Yes, of course, you're quite right.

It's silly to think that the guys in the White House can do anything about it.

We're in the 21st Century

Thanks for explaining.

Tony in Michigan

Mills543's picture

I think Corsentino was pointing out the fact that you are bashing products made in China... from a soapbox that was made in China. Apparently that DID need explaining to you. And as he points out, the GE stuff is well made and amazing sounding. I own a pair of the Ones (Reference's on order!). Couldn't be happier. While it would be GREAT if they were made in the US, I don't see how they could be better for it. That said, I love that my VPI table is all US made.

tonykaz's picture

Yes, you too are quite right.

Unfortunately I have no other supplier of Soapboxes to choose from, do I ? Can I feel disappointed for it ?

I'm not at all bashing anyone's design or products.

I'm distraught from Manufacturers choosing to take their shops to Asia, we at GM almost did the exact same thing. But we didn't, we brought the Asian Shops here. ( it was a tough decision )

I understand owners defending their decision to buy GE.

I do not support deliberate Corporate decisions to off-shore. ( to the lowest wage workers )

And, I'll wager an Acoustic Sounds Vinyl that every one of GE's owners would much rather their loudspeakers were made locally.
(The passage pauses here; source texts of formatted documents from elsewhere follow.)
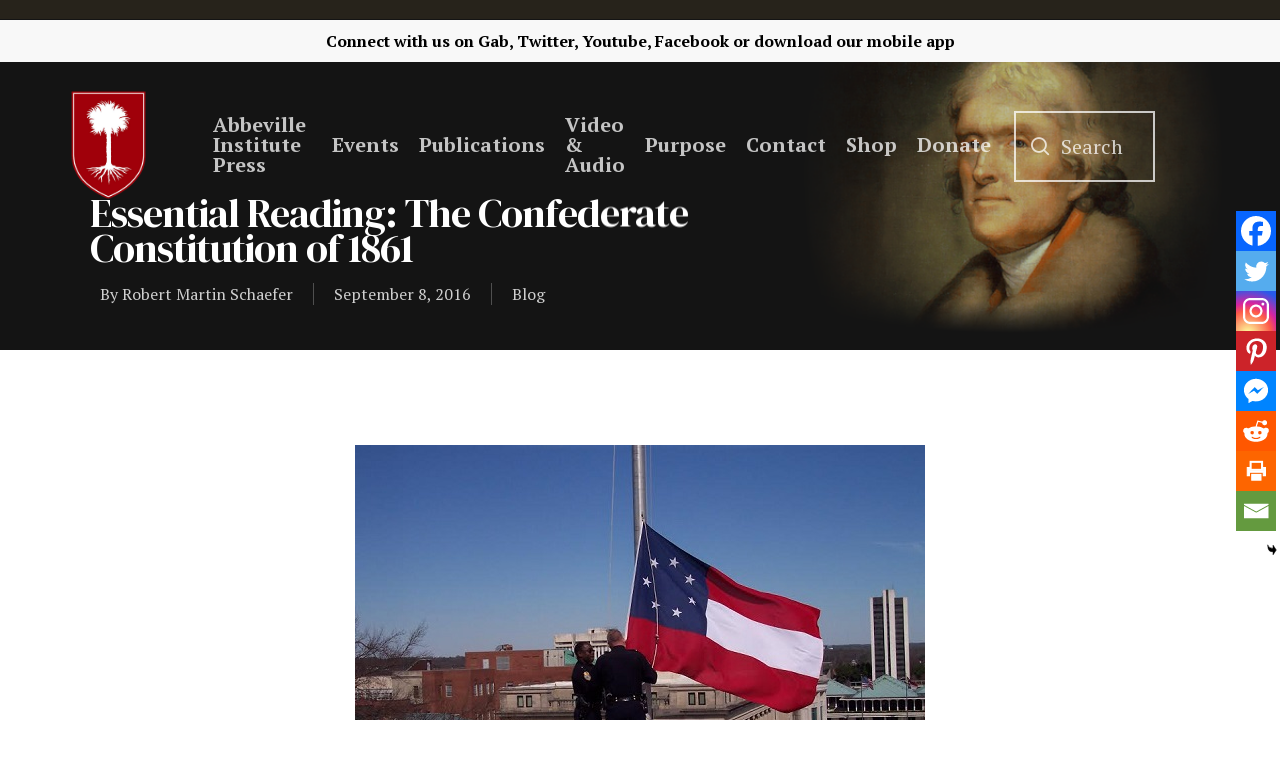

--- FILE ---
content_type: text/html; charset=utf-8
request_url: https://www.google.com/recaptcha/api2/aframe
body_size: 269
content:
<!DOCTYPE HTML><html><head><meta http-equiv="content-type" content="text/html; charset=UTF-8"></head><body><script nonce="cU6DGFdZRv8HkHWyUPy62g">/** Anti-fraud and anti-abuse applications only. See google.com/recaptcha */ try{var clients={'sodar':'https://pagead2.googlesyndication.com/pagead/sodar?'};window.addEventListener("message",function(a){try{if(a.source===window.parent){var b=JSON.parse(a.data);var c=clients[b['id']];if(c){var d=document.createElement('img');d.src=c+b['params']+'&rc='+(localStorage.getItem("rc::a")?sessionStorage.getItem("rc::b"):"");window.document.body.appendChild(d);sessionStorage.setItem("rc::e",parseInt(sessionStorage.getItem("rc::e")||0)+1);localStorage.setItem("rc::h",'1764330544236');}}}catch(b){}});window.parent.postMessage("_grecaptcha_ready", "*");}catch(b){}</script></body></html>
Paradigm & Emotive are both bringing their manufacturing back to the States, I'm told.

Tony in Michigan

ps. On the other hand, there are Established Asian Electronics Companies that manufacture and sell to a World Marketplace.

Having said all the above, No one brags about being made in China but they do go out of their way to say they are made in the USA. ( when they can )

JoshinAkron's picture

Tony, I respectfully disagree. I do brag that my speakers were made in China because I paid less than 1/3 the cost of the next closest speaker, that in my opinion, competed top to bottom with it. (The Paradigm 9h for 35k - which btw, are made in Canada.)
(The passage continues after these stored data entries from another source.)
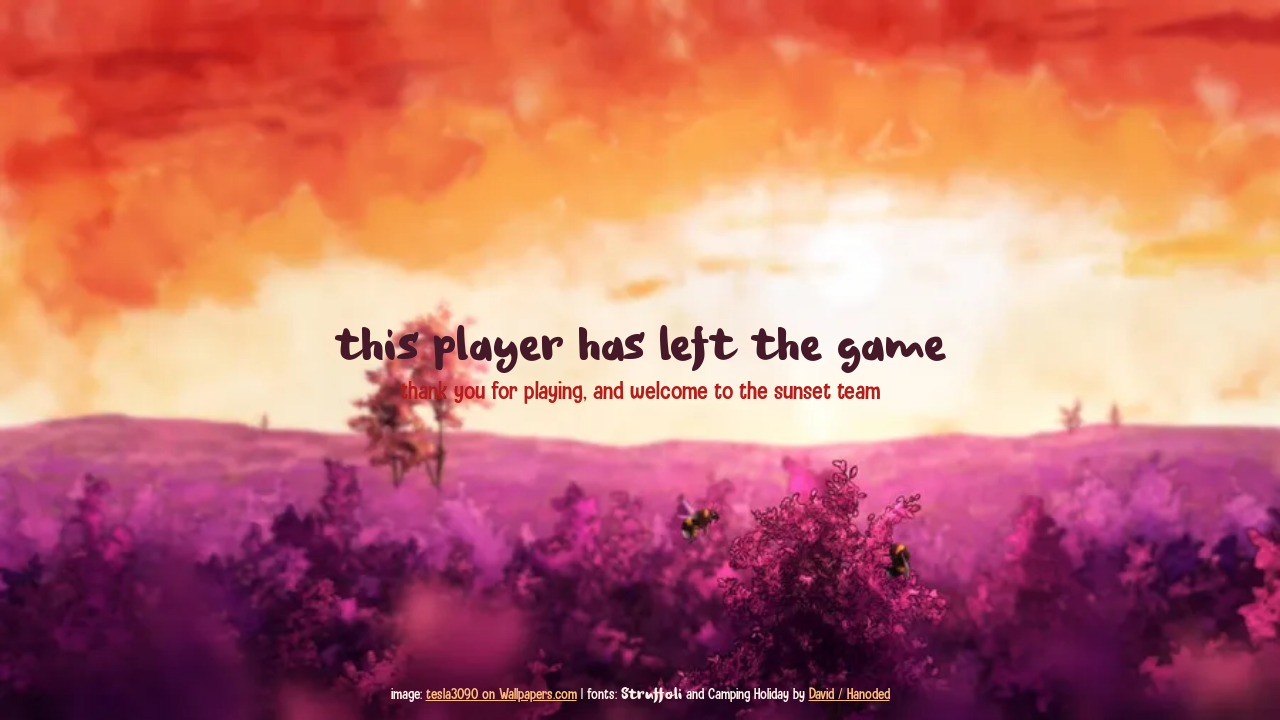

--- FILE ---
content_type: text/html
request_url: https://punksmurf.nl/
body_size: 696
content:
<html>
	<head>
		<title>farewell</title>
		<style>
			@font-face {
				font-family: Struffoli;
				src: url('/font/struffoli-webfont.woff2') format('woff2'),
					url('/font/struffoli-webfont.woff') format('woff');
			}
And while I respect, and even agree with your opinion about not wanting companies to outsource, I fear that if they don't do things to lower costs such as merge, reduce their profit margins, or yes, outsource, that the American audio industry will go the way of TVs, microwaves, and appliances in the next decade or two.

David Harper's picture

The new Honda Civics are built in an American plant in Indiana, and a Canadian plant in Ontario. The ones built in Indiana have had quality control issues. The ones built in Canada are excellent. Superior fit and finish compared to the to the American built cars. "Built in America" has nothing to do with quality.

dmineard HT's picture

I have heard a lot of the GE Tech speakers and the Triton 2, 2+ and 1 are outstanding. The Reference speakers are just that...a reference quality speakers. OUTSTANDING.

The C50 and C60 are very good and the XXXL and XXL are so good as center speakers, especially XXXL outstanding center channel speakers.

Quality of construction and reliability are important but the sound is what is number 1 with these speakers. Don't lose sight of the objective friends.